+++ ОТРЫВОК

Анатолий Абрашкин - Русский Дьявол
Главным событием, перевернувшим жизнь Демона, было изгнание его из рая. Это произошло до событий, разворачивающихся в повести (поэма имеет подзаголовок «Восточная повесть»). «Счастливый первенец творенья», «чистый херувим», он «блистал» в раю, в «жилище света», в атмосфере доброжелательного внимания,
Когда бегущая комета
Улыбкой ласковой привета
Любила поменяться с ним…
Красота и любовь окружали его, но в одночасье все изменилось. По неизвестной, не указанной в повести причине, Демон был удален из обители вечного благоденствия и лишен ангельского чина. В тексте ничего не говорится о деталях ухода Демона, автор ограничивается только указанием, что его герой стал «изгнанником рая»:
То не был ангел-небожитель,
Ее божественный хранитель…
Венец из радужных лучей
Не украшал его кудрей.
Но, с другой стороны, Демон еще и не стал обитателем преисподней:
То не был ада дух ужасный,
Порочный мученик – о нет!
Он был похож на вечер ясный:
Ни день, ни ночь, – ни мрак, ни свет!

++++++
+++ МАТЕРИАЛ

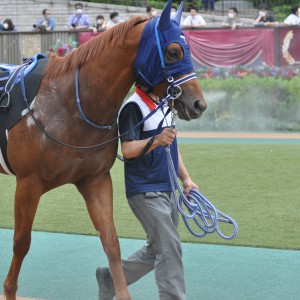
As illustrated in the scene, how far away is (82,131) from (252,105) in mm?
12380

++++++

КОРОТКАЯ ЗАДАЧА 1 ▸ Перечислите, пожалуйста, кем, согласно стихотворным строкам в отрывке о Демоне, Демон не был.
КОРОТКАЯ ЗАДАЧА 2 ▸ Допишите следующую часть отрывка о Демоне, начиная после строки «Ни день, ни ночь, – ни мрак, ни свет!».

ОТВЕТ К УПРАЖНЕНИЮ 1 ▸ Ангел-небожитель, ее божественный хранитель, ада дух ужасный, порочный мученик.

ОТВЕТ К УПРАЖНЕНИЮ 2 ▸
Не будем забегать вперед, но уже ясно, что это еще юный, неоперившийся Дьявол. Он, безусловно, отличается от Сатаны времен единобожия, это та самая тень Бога, о которой шел разговор ранее, это злой дух Ветхого Завета, который еще не сделал окончательного выбора в пользу ада. Вот оригинальный момент лермонтовского замысла.
Демон — своего рода отверженный и среди собратьев по несчастью:
Изгнанников себе подобных,
Я звать в отчаянии стал,
Но слов и лиц и взоров злобных,
Увы! Я сам не узнавал.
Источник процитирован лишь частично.